Records from a data collection
Start of Block
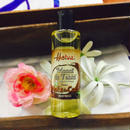 タヒチ産モノイオイル「ココナッツの香り」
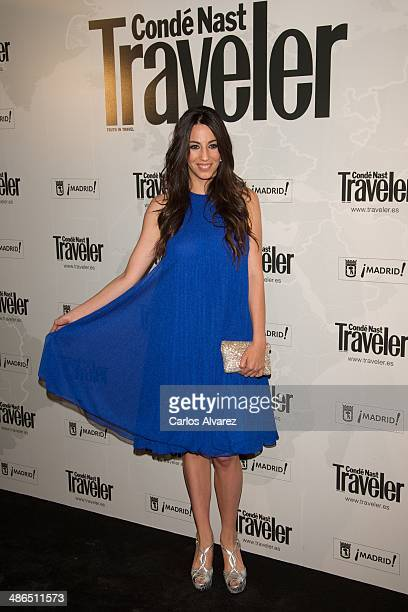 Almudena Cid attends the Conde Nast Traveler Awards 2014 at the at Jardines de Cecilio Rodriguez on April 24 2014 in Madrid Spain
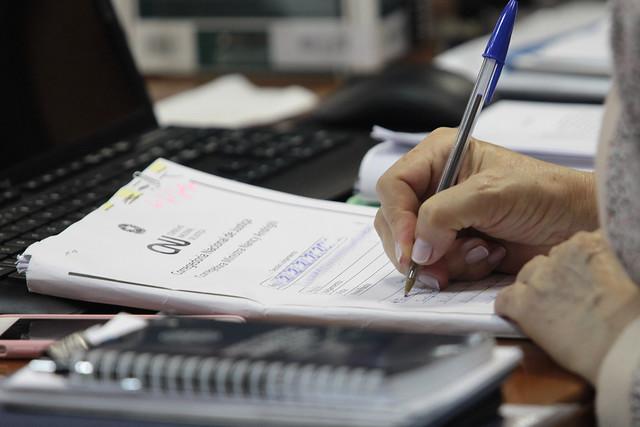 CNJ suspende ponto facultativo às sextas-feiras decretado pelo TJ do Pará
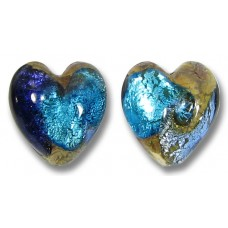 2 Murano Glass Tornado White Goldfoiled 14mm Heart Beads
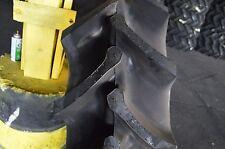 184r28 Tire New Overstocks R 2 Radial 18428 184 28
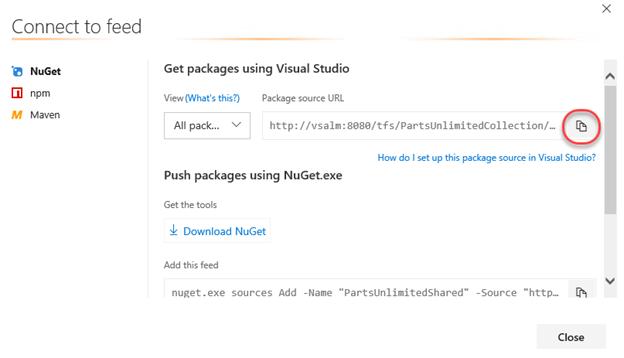 Package Management in Azure DevOps Server 2019 | Azure DevOps Hands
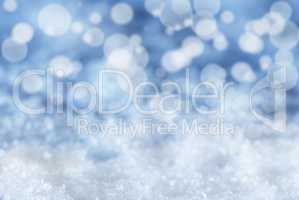 Blue Christmas Background With Snow And Bokeh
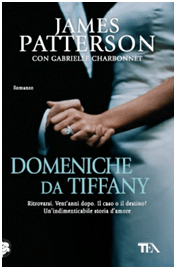 Domeniche da Tiffany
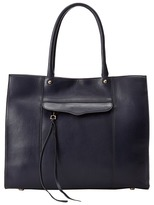 Rebecca Minkoff Medium Mab Tote Tote Handbags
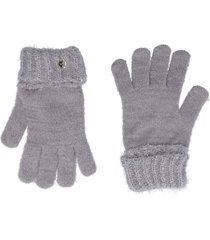 liu jo gloves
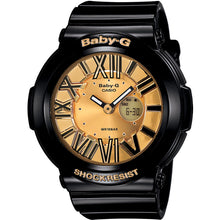 Casio - BGA-160-1BDR - Azzam Watches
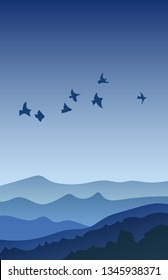 Flat landscape with Mountain Peaks and Birds at night. Vacation and Outdoor Banner. Recreation and Meditation Texture Concept. Serenity Vector illustration background.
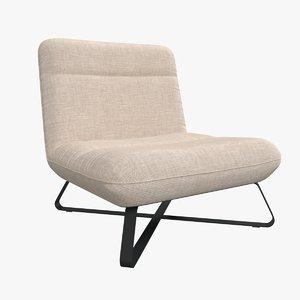 armchair chair design 3D model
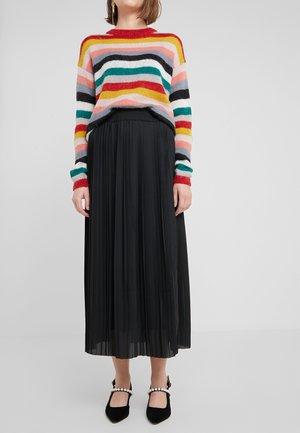PETRI CARMEN SOLID SKIRT - Plisovaná sukně - black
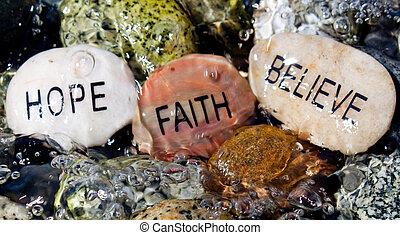 believe., 岩, 信頼, 希望
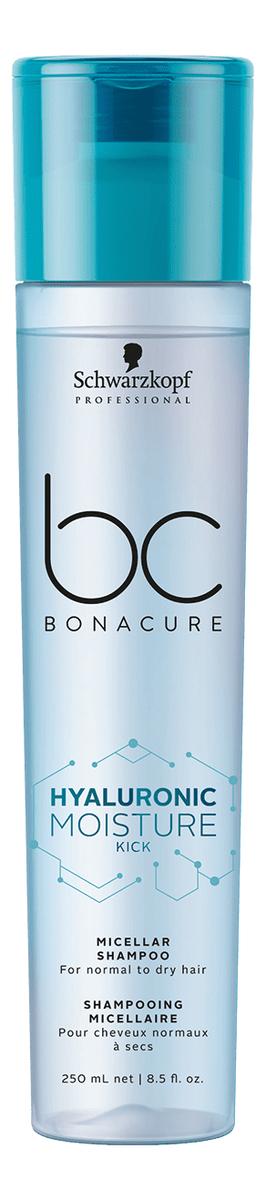 Фото - Мицеллярный шампунь для волос BC Hyaluronic Moisture Kick: Шампунь 250мл schwarzkopf кондиционер мицеллярный очищающий moisture kick 500 мл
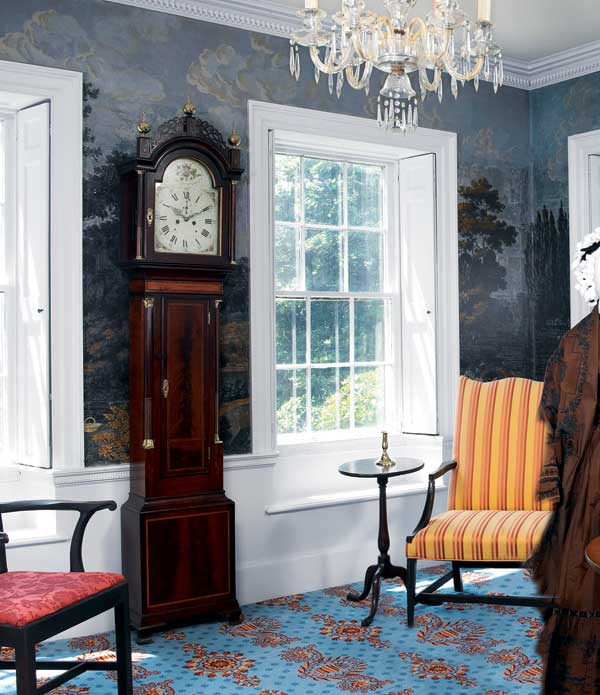 The case for interior shutters old house online old for Recessed panel shutters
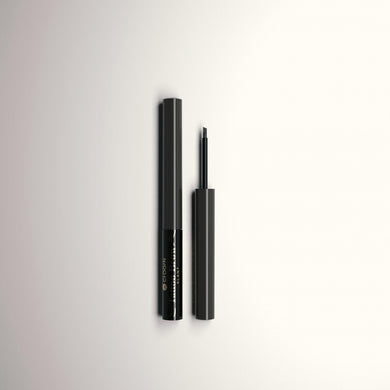 TATTOO BROW DARK SLANT (from Black to Dark Brown Eyebrows) ANGLED EYELINER BRUSH 1,7 ML
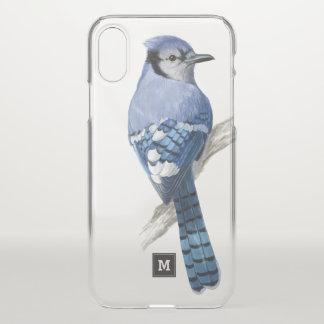 Capa Para iPhone X Monograma. Jay azul bonito. Ilustração do pássaro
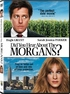 Did You Hear About the Morgans? (DVD)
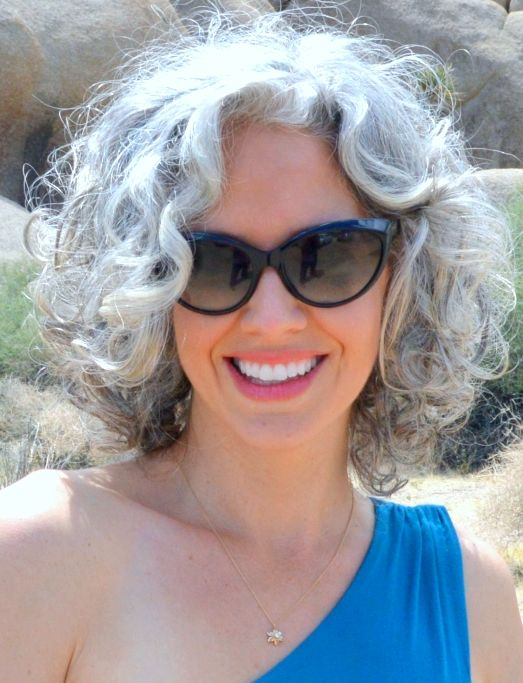 grey hair with chin length curls is beautiful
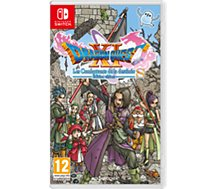 Jeu Switch Nintendo  Dragon Quest XI S Edition Ultime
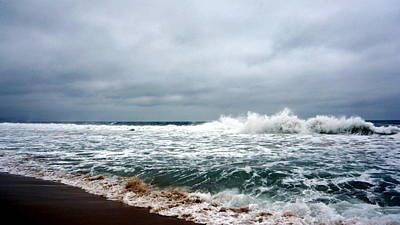 Photograph - Turbulent Ocean by Laurie Pike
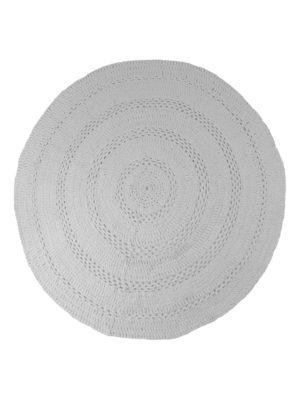plan-b-rug peony white xlarge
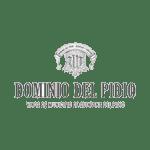 dominio-del-pidio-150x150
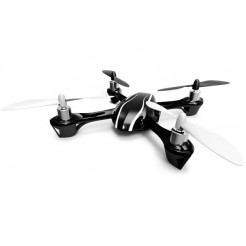 Hubsan X4 Mini RC QuadCopter RTF 2.4Ghz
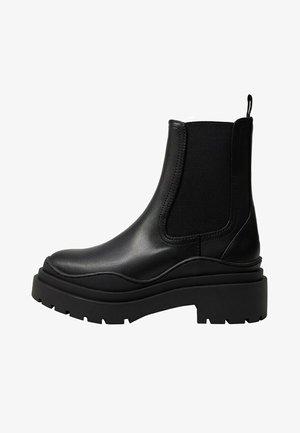 NACHO - Platform ankle boots - schwarz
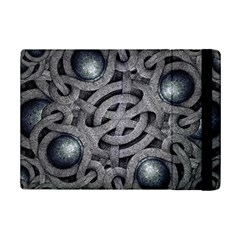 Mystic Arabesque Apple Ipad Mini 2 Flip Case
End of Block
-- Exercise goal --
Write out exactly the lines from the line holding "Jeu Switch Nintendo" through the last line of the records above, inclusive, and nothing more. Leave out the pictures.

-- Your response --
 Jeu Switch Nintendo  Dragon Quest XI S Edition Ultime
 Photograph - Turbulent Ocean by Laurie Pike
plan-b-rug peony white xlarge
 dominio-del-pidio-150x150
 Hubsan X4 Mini RC QuadCopter RTF 2.4Ghz
 NACHO - Platform ankle boots - schwarz
 Mystic Arabesque Apple Ipad Mini 2 Flip Case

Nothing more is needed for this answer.